Deep Packet Inspection is a potentially serious issue. It gets us one step closer to Big Brother Amerika and the International Police State. The potential has always been there. It’s in the way that packets are constructed. So, this isn’t exactly new. What is new are hardware devices that can interpret these packets, at full wire-speed, and at reasonable cost.
However, this isn’t quite as bad as it sounds . The statements made are from a naive assessment of the technology, in the original article. It also misleads one into believing that this technology can penetrate encrypted streams, Short answer: it can’t.
What are Packets? or How this works.
In order to send data, the file is broken up into uniform data chunks (about 1024 bytes) and wrapped with an envelope . This is called a network data packet. Each time this packet goes through an intermediate processor, like a switch or router, another envelope gets wrapped around it. Once at the destination, each envelope is carefully unpacked, and the data chunks are carefully reassembled.
A data packet can have many envelopes wrapped around it and usually has at least three. I won’t bore you with the details. Just know that there are multiple concentric layers of these envelopes on each packet and that they have to be there. It is these layers of envelopes that get the packets to where they have to go. On normal Internet packets, DPI can inspect, they claim, down to the MAC layer. The MAC (Media Access Control) layer is the lowest level of envelope and after that it is a pure data chunk. They can then reassemble these chunks themselves, effectively reconstructing a clean copy of the message.
Deployment; Where can they use it?
In order for this to be effective, the DPI device must be placed on a choke-point, to make sure that it captures 100% of your traffic. An ISP would probably want to place DPI devices on your upstream gateway, as well as their outbound gateway. Attaching one of these devices to just a switch in the LAN wouldn’t work because it will not see all the traffic, it has to be on a router.
Impact Analysis: Threat assessment
If you are not using any encryption or obfuscation mechanisms, this will let any ISP in the connection decode and assemble all your data packets, as claimed. The possibility for doing this has always been there but the devices for doing this, at Internet scales, are only now becoming available. Where it is less of a threat is when trivial encryption technologies are used, like SSL or SSH. However, because it enables them to positively identify such packets, it still let’s them kill such packets, even if they are securely encrypted. This threatens to make your connection less reliable but it will not give them the access credentials for your online bank or PayPal account. Neither will it let them tap into an encrypted VPN pipe. However, this does get them uncomfortably closer to that goal.

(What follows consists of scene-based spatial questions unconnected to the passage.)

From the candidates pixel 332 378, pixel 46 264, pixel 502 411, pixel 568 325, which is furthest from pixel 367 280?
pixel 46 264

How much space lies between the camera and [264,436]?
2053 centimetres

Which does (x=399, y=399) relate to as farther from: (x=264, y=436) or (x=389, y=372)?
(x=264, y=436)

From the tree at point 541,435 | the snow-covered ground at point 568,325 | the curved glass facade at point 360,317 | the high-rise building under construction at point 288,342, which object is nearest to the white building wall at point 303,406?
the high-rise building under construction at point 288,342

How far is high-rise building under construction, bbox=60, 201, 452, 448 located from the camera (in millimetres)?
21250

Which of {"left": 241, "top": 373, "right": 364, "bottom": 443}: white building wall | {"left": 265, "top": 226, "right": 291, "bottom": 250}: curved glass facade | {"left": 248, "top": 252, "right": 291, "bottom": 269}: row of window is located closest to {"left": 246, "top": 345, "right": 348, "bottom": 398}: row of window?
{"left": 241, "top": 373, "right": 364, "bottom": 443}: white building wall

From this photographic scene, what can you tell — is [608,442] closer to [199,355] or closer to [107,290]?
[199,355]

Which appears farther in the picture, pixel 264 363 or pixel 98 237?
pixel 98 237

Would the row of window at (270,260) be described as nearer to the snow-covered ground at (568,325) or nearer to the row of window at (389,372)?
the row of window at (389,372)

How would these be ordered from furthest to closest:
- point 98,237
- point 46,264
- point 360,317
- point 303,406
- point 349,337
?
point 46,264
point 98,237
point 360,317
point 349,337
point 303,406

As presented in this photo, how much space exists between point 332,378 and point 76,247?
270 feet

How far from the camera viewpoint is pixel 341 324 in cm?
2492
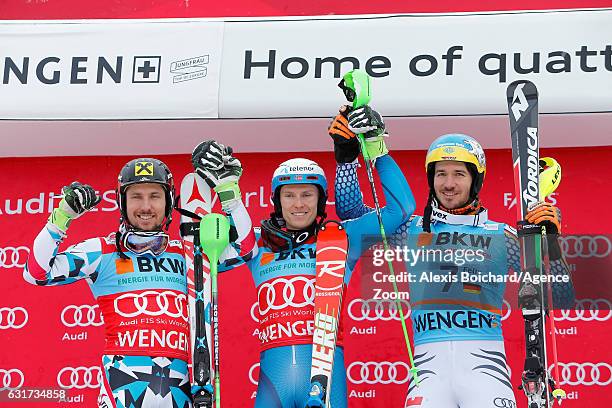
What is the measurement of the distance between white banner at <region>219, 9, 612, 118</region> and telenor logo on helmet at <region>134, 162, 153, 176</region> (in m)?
1.19

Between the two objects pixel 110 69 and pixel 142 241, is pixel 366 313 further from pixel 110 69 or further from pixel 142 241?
pixel 110 69

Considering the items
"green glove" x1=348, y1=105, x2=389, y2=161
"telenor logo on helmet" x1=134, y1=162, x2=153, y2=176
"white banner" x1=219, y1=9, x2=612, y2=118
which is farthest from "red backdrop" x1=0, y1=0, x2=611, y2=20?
"telenor logo on helmet" x1=134, y1=162, x2=153, y2=176

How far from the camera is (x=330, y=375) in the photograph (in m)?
5.18

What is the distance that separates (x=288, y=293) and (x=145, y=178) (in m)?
1.07

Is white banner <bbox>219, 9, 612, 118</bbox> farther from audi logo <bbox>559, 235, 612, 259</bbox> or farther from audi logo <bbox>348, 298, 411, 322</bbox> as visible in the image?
audi logo <bbox>348, 298, 411, 322</bbox>

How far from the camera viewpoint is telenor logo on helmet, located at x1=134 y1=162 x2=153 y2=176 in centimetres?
558

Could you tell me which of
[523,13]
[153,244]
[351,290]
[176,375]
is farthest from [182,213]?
[523,13]

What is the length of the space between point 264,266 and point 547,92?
7.63 feet

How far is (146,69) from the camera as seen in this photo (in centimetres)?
684

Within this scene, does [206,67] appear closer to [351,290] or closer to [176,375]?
[351,290]

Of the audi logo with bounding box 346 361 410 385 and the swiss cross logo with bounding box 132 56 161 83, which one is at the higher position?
the swiss cross logo with bounding box 132 56 161 83

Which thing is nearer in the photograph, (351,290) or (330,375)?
(330,375)

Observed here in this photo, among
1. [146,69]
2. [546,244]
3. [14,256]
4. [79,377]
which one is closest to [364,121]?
[546,244]

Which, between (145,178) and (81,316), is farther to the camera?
(81,316)
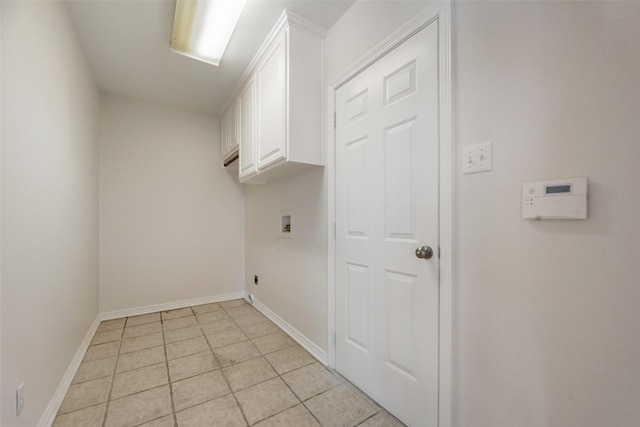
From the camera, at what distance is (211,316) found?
9.71 ft

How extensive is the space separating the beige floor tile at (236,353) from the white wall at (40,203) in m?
0.96

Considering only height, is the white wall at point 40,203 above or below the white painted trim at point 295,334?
above

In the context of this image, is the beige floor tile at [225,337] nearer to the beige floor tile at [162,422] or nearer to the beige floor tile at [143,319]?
the beige floor tile at [162,422]

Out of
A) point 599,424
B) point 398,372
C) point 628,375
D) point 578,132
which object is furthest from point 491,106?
point 398,372

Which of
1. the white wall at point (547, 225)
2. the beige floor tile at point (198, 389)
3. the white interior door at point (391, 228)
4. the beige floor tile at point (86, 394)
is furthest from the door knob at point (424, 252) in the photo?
the beige floor tile at point (86, 394)

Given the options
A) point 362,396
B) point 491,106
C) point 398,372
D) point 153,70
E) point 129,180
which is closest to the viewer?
point 491,106

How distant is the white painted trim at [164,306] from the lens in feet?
9.58

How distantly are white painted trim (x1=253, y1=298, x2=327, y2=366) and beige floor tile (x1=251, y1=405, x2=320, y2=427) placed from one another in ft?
1.63

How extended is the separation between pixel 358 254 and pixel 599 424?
114 centimetres

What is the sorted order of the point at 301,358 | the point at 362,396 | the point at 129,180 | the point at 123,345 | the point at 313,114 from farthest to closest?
1. the point at 129,180
2. the point at 123,345
3. the point at 301,358
4. the point at 313,114
5. the point at 362,396

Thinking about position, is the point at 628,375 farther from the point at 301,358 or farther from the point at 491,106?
the point at 301,358

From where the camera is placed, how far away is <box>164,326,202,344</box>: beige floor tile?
2402mm

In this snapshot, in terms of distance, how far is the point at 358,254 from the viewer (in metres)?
1.69

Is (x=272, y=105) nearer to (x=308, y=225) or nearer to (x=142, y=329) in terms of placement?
(x=308, y=225)
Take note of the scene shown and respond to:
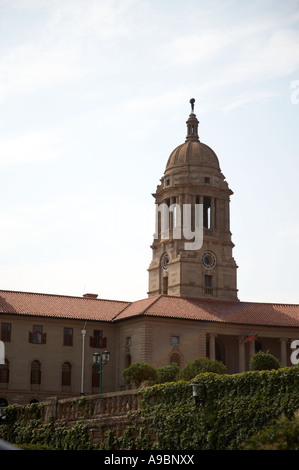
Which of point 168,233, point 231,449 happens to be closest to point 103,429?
point 231,449

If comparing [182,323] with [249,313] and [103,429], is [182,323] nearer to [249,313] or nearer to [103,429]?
[249,313]

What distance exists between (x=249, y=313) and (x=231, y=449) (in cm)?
5687

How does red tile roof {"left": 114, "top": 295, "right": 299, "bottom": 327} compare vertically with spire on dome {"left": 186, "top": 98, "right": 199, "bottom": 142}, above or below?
below

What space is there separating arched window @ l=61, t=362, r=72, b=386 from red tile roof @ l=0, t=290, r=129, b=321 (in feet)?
16.9

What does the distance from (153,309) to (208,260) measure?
17.6m

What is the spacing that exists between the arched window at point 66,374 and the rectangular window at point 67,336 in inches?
85.0

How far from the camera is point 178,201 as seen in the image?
100 meters

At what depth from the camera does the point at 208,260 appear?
99312 millimetres

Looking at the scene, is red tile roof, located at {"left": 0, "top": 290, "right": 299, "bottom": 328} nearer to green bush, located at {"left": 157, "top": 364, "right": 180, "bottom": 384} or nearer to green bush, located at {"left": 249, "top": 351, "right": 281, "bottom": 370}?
green bush, located at {"left": 157, "top": 364, "right": 180, "bottom": 384}

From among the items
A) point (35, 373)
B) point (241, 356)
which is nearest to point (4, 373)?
point (35, 373)

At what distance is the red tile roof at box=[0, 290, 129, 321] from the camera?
275 feet

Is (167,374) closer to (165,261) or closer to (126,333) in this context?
(126,333)

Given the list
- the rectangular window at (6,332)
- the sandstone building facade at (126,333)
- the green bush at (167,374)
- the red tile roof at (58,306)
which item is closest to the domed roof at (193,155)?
the sandstone building facade at (126,333)

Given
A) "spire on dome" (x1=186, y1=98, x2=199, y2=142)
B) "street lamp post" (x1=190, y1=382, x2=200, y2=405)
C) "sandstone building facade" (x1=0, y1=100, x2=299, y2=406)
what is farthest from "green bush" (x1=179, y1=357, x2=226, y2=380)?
"spire on dome" (x1=186, y1=98, x2=199, y2=142)
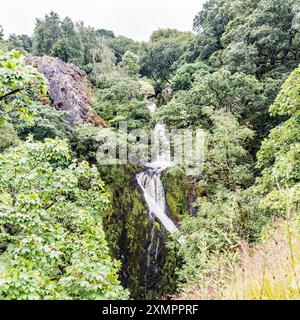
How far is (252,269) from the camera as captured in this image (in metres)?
3.21

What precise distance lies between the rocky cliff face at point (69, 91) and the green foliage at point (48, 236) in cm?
1310

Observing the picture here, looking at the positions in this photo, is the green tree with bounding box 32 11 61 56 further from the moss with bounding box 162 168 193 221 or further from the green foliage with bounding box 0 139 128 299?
the green foliage with bounding box 0 139 128 299

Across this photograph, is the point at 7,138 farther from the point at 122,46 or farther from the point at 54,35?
the point at 122,46

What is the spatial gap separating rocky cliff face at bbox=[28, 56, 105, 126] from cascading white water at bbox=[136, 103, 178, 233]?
4.69 metres

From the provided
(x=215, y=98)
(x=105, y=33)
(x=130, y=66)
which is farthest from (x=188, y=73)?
(x=105, y=33)

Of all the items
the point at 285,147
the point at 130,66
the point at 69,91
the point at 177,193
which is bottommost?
the point at 177,193

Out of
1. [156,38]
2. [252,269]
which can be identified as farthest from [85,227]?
[156,38]

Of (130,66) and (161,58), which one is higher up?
(161,58)

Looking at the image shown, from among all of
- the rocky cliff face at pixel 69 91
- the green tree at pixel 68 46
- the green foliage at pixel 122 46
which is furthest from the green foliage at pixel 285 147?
the green foliage at pixel 122 46

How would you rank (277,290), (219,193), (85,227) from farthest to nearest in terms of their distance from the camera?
(219,193) → (85,227) → (277,290)

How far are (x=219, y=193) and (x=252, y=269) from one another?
631 centimetres

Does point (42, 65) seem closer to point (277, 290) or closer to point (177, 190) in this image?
point (177, 190)

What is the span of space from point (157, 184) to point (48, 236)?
1147 cm

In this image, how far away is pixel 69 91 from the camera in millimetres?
21422
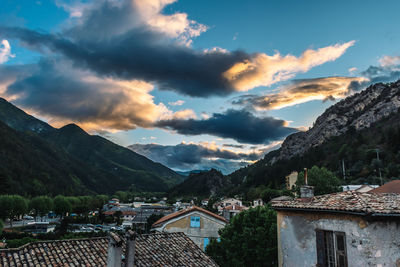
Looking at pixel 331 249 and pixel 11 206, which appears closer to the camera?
pixel 331 249

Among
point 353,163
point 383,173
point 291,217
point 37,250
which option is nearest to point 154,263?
point 37,250

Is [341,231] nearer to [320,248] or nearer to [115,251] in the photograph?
[320,248]

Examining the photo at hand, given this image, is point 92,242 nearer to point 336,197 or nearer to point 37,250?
point 37,250

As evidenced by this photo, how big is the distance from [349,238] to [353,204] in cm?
134

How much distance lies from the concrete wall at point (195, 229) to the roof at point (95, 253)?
11382mm

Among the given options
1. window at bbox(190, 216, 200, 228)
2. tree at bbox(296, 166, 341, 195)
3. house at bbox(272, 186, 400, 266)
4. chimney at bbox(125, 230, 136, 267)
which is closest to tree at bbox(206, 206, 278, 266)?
window at bbox(190, 216, 200, 228)

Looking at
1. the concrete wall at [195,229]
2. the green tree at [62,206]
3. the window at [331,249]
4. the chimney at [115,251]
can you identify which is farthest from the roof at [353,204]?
the green tree at [62,206]

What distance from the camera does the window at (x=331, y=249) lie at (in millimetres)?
11875

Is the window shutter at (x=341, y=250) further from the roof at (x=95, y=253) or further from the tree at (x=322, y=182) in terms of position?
the tree at (x=322, y=182)

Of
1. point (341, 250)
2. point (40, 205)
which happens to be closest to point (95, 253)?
point (341, 250)

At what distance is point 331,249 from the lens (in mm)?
12359

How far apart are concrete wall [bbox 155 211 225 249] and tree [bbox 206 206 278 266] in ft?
9.42

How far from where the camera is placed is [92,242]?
1368 cm

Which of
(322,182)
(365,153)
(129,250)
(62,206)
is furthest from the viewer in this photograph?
(62,206)
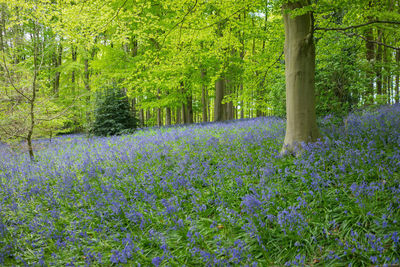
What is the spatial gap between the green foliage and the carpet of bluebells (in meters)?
7.95

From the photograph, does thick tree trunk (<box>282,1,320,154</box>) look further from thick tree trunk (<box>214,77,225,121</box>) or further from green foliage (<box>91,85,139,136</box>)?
green foliage (<box>91,85,139,136</box>)

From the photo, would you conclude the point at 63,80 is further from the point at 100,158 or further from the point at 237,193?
the point at 237,193

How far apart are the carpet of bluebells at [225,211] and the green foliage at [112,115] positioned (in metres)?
7.95

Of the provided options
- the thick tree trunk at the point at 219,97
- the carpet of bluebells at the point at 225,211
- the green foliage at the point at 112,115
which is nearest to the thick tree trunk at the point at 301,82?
the carpet of bluebells at the point at 225,211

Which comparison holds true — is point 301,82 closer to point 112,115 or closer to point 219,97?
point 219,97

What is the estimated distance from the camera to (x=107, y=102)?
14.2 m

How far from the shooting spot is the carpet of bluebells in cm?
274

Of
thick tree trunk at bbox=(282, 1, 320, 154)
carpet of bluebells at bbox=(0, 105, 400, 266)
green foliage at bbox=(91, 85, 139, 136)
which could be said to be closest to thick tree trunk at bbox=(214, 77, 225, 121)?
green foliage at bbox=(91, 85, 139, 136)

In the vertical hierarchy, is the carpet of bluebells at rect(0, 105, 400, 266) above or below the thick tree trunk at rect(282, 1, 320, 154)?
below

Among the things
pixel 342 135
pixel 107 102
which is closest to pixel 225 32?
pixel 342 135

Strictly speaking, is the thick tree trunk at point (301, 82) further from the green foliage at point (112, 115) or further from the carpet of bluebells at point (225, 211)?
the green foliage at point (112, 115)

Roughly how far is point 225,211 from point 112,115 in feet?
40.0

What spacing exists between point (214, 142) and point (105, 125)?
9.74m

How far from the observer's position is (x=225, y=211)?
3.60 m
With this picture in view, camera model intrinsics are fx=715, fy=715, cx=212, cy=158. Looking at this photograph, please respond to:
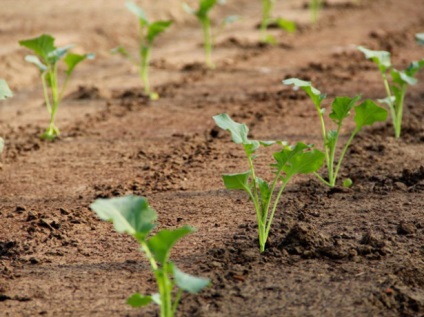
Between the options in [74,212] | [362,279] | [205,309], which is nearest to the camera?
[205,309]

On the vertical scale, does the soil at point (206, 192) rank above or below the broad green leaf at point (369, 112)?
below

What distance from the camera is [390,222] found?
3.39 metres

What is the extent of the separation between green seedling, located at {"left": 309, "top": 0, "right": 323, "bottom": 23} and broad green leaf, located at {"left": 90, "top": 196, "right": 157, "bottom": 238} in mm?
7247

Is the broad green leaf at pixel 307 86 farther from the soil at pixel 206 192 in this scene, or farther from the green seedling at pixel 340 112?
the soil at pixel 206 192

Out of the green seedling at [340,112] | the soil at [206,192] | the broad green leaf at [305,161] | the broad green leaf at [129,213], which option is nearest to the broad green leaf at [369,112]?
the green seedling at [340,112]

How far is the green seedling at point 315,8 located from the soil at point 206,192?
5.52 ft

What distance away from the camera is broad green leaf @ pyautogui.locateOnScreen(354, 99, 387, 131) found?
3590mm

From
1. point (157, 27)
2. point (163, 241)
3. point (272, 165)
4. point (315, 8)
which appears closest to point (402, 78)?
point (272, 165)

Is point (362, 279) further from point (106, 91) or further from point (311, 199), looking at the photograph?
point (106, 91)

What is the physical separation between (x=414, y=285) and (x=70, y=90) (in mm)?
4238

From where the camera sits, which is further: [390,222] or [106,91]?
[106,91]

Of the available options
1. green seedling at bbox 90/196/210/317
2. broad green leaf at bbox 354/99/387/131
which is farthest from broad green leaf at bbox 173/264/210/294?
broad green leaf at bbox 354/99/387/131

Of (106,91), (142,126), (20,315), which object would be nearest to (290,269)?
(20,315)

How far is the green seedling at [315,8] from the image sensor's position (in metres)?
9.30
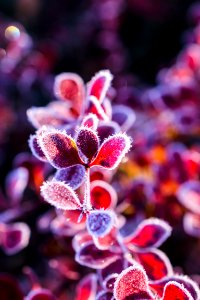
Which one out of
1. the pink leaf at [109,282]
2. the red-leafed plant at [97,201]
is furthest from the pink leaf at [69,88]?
the pink leaf at [109,282]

With DPI, they can now identify your secure traffic, as secure traffic, at least well enough to block it or re-prioritize it, if they so chose. They can also copy your encrypted stream for later decoding. This is undetectable and you will never know unless they tell you. This satisfies CALEA.
Countermeasures
I’ve been saying this for over ten years; encrypt everything! If possible, always use a VPN pipe to access your Enterprise systems, from outside of the Enterprise.
Conclusion
From an encryption standpoint, DPI isn’t much more of a threat than is already assumed by modern encryption protocols. However, your personal emails are not safe, if they ever were. Your SSL protected accounts are still relatively safe, even if slightly less robust.
From an ISP standpoint; DPI let’s them claim CALEA compliance without opening them up to the legal liabilities arising from actually penetrating sensitive data streams .
From a law enforcement standpoint; This has to be frustrating because, all well known criminal organizations access and use the same encryption technologies that banks and Enterprises use.
From an Internet user’s standpoint; If you didn’t know that your privacy was in the state of burnt toast, know it now.
This is yet another chip in the fortress of your private data and can provide the basis of a full attack but it does not constitute, by itself, a successful attack. It is more of an annoyance.